An Annexin V-FITC Early Apoptosis Detection kit (cat. no. C1062; Beyotime Institute of Biotechnology) was used to detect cell apoptosis. Briefly, 48 h after cell transfection, BV2 microglial cells were harvested with trypsin, re-suspended in annexin V-FITC/propidium iodide, and then incubated for 10–15 min at room temperature in the dark. A BD FACSVerse™ flow cytometer (BD Biosciences) was used to assess cell apoptosis rates in different groups according to the instrument's operating protocol. Data were analyzed using WinMDI version 2.5 (Purdue University Cytometry Laboratories; http://www.cyto.purdue.edu/flowcyt/software/Catalog.htm).

Statistical analysis

Data were analyzed using SPSS version 19.0 (SPSS, Inc.) and are presented as the mean ± SD. Two-group comparisons were performed using unpaired Student's t-test. Multi-group comparisons were analyzed using one-way ANOVA, followed by Tukey's post hoc test. P<0.05 was considered to indicate a statistically significant difference.

Results

Effects of EA on behavior in SCI rats

In the present study, the potential efficacy of EA treatment in a rat model of SCI was investigated. Motor dysfunction in the lower limbs was evaluated 1, 3, 7 and 21 days after SCI injury, using the BBB scoring criteria. To determine the time course of the changes in SCI injury, baseline measurements were obtained prior to surgery. The baseline BBB scores on both hind paws did not differ among the three groups (data not shown). After surgery, rats exhibited various degrees of motor dysfunction, indicating successful establishment of the rat SCI model (Fig. 1). In the SCI group, BBB scoring was markedly reduced from 20.00±0.00 to 18.00±0.63, compared with the values in the sham group (P<0.05). On day 21 following SCI, the BBB score was evaluated across all groups. Rats that received EA treatment exhibited significantly higher BBB scores compared with untreated rats following SCI. These results suggested that EA may promote spinal recovery following SCI in rats.

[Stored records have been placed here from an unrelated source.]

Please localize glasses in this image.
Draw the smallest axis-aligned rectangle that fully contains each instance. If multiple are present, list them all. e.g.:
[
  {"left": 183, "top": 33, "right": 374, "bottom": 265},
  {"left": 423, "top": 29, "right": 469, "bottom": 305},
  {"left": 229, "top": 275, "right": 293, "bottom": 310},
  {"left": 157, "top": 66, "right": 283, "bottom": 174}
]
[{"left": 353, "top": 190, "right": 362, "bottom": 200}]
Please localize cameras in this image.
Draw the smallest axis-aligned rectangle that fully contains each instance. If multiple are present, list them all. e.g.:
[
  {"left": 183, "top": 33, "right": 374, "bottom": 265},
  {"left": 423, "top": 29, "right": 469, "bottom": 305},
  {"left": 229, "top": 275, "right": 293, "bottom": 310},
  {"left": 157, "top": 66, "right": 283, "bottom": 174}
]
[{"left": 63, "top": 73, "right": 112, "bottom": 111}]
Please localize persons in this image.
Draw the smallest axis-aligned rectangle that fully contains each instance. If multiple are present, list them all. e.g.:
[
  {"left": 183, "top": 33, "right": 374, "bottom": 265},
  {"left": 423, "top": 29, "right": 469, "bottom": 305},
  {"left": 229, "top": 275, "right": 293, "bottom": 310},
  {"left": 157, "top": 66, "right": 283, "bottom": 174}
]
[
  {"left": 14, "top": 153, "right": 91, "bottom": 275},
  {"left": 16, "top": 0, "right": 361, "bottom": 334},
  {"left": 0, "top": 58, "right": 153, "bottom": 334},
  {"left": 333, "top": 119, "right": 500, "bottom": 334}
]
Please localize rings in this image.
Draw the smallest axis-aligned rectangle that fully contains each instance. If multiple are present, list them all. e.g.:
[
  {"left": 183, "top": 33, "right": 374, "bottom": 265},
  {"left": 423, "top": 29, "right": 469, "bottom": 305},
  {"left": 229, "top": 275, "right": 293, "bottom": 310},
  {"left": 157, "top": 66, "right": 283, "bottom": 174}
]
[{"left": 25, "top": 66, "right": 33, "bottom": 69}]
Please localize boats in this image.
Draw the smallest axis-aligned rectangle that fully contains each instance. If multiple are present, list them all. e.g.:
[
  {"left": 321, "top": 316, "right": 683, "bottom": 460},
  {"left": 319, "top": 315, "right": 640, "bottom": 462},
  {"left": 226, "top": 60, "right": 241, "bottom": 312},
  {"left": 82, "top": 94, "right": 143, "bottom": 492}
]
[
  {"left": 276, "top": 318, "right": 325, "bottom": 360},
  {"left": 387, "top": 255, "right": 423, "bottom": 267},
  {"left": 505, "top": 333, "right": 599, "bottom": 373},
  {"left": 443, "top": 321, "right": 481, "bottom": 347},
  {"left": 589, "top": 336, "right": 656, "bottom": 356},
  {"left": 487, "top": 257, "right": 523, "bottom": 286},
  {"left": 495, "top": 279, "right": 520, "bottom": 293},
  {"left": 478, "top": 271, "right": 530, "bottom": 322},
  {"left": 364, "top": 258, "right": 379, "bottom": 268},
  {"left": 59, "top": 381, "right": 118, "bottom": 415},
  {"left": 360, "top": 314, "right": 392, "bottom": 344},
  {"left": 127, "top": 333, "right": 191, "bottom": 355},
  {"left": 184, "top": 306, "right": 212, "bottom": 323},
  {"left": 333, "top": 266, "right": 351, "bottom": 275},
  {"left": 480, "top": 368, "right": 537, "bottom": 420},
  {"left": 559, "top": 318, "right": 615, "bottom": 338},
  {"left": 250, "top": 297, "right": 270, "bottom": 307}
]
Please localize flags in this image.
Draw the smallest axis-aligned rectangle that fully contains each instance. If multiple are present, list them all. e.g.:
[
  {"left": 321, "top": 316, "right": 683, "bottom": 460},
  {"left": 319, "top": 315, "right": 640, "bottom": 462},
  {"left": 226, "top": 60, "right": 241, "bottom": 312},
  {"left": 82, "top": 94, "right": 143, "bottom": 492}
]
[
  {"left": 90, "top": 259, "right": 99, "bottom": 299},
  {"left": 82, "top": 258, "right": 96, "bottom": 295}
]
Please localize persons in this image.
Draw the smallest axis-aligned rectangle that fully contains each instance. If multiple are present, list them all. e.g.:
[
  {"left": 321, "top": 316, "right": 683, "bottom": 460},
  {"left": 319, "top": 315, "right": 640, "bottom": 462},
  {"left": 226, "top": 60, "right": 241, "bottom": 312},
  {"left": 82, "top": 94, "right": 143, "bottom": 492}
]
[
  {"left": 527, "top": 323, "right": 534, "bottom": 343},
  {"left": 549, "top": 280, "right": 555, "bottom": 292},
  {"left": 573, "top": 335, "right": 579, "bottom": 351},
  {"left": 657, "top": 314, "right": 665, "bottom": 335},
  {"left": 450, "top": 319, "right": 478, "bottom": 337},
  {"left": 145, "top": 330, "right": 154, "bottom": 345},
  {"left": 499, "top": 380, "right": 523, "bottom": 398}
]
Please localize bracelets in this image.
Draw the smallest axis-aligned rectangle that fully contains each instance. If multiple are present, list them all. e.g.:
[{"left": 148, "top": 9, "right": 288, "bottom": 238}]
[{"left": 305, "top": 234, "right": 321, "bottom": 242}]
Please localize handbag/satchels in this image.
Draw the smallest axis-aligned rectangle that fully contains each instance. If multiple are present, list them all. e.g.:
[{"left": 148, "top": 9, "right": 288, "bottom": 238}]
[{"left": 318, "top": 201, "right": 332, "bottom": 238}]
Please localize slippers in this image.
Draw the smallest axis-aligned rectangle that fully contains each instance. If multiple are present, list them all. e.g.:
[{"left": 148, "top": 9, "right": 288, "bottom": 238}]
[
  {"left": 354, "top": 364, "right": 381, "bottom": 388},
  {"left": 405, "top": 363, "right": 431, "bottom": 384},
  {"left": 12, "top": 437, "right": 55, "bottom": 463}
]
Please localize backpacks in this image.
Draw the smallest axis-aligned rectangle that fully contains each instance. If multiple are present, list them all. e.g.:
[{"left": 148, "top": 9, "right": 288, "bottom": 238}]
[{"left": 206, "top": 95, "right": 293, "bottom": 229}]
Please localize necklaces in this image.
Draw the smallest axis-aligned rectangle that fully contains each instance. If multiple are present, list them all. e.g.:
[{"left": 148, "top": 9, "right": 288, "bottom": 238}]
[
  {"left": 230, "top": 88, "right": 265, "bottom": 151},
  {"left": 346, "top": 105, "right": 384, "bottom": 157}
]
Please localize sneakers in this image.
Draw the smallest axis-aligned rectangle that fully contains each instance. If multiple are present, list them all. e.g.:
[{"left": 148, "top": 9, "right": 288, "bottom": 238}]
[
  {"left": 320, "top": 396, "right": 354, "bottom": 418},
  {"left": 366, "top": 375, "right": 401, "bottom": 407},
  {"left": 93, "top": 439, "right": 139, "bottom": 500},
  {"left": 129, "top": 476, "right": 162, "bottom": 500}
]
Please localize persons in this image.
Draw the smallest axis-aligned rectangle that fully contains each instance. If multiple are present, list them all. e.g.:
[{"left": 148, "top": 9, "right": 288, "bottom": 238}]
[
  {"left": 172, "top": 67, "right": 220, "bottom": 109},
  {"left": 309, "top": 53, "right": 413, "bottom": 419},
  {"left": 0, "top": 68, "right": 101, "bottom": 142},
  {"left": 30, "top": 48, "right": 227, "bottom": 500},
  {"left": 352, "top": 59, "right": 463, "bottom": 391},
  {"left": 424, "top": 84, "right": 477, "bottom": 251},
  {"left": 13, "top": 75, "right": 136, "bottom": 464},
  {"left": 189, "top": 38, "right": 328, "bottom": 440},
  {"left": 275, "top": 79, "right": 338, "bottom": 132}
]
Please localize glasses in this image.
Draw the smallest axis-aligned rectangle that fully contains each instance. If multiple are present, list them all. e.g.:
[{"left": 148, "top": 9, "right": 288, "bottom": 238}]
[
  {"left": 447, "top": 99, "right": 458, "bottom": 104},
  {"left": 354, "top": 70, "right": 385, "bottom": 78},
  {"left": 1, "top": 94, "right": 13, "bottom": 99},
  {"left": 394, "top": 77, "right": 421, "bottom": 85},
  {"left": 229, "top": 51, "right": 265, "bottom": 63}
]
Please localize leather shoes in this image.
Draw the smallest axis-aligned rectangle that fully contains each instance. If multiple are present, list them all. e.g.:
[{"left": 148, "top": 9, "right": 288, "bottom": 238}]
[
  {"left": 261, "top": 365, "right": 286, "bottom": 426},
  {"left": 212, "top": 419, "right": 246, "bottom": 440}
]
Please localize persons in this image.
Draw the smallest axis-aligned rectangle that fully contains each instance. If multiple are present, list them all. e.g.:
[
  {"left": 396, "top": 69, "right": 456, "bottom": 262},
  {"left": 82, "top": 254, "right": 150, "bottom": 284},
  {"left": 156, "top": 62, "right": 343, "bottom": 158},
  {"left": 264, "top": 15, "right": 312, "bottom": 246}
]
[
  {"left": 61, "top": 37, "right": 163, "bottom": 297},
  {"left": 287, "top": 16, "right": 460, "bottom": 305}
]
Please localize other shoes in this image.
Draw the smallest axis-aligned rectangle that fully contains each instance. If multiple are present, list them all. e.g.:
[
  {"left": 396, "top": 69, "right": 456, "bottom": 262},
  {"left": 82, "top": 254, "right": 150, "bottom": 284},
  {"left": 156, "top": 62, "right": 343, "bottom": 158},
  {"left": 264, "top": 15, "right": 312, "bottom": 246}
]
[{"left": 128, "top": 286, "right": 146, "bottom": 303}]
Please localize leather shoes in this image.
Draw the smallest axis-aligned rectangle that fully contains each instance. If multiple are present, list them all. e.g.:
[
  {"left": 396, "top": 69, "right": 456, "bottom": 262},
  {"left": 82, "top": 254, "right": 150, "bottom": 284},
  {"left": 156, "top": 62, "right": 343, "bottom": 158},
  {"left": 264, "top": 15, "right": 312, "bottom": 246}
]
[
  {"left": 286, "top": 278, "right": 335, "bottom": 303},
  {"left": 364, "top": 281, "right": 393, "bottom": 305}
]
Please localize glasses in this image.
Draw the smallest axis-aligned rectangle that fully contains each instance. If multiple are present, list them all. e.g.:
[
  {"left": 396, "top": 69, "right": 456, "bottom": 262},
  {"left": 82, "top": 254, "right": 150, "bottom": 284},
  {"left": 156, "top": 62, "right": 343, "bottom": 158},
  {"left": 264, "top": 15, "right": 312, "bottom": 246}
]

Figure 1. Effect of EA on the motor function of SCI rats. Results of the BBB test in sham, SCI and SCI+EA-treated groups at 1, 3, 7 and 21 days following SCI surgery. The BBB score was significantly lower in the SCI group compared with the sham and SCI+EA groups at 3, 7 and 21 days. Data are presented as the mean ± SD. BBB, Basso, Beattie, and Bresnahan; SCI, spinal cord injury; EA, electroacupuncture. n=6 in each group. *P<0.05 SCI vs. sham; #P<0.05 SCI vs. SCI+EA; ^P<0.05 are shown for SCI+EA vs. sham.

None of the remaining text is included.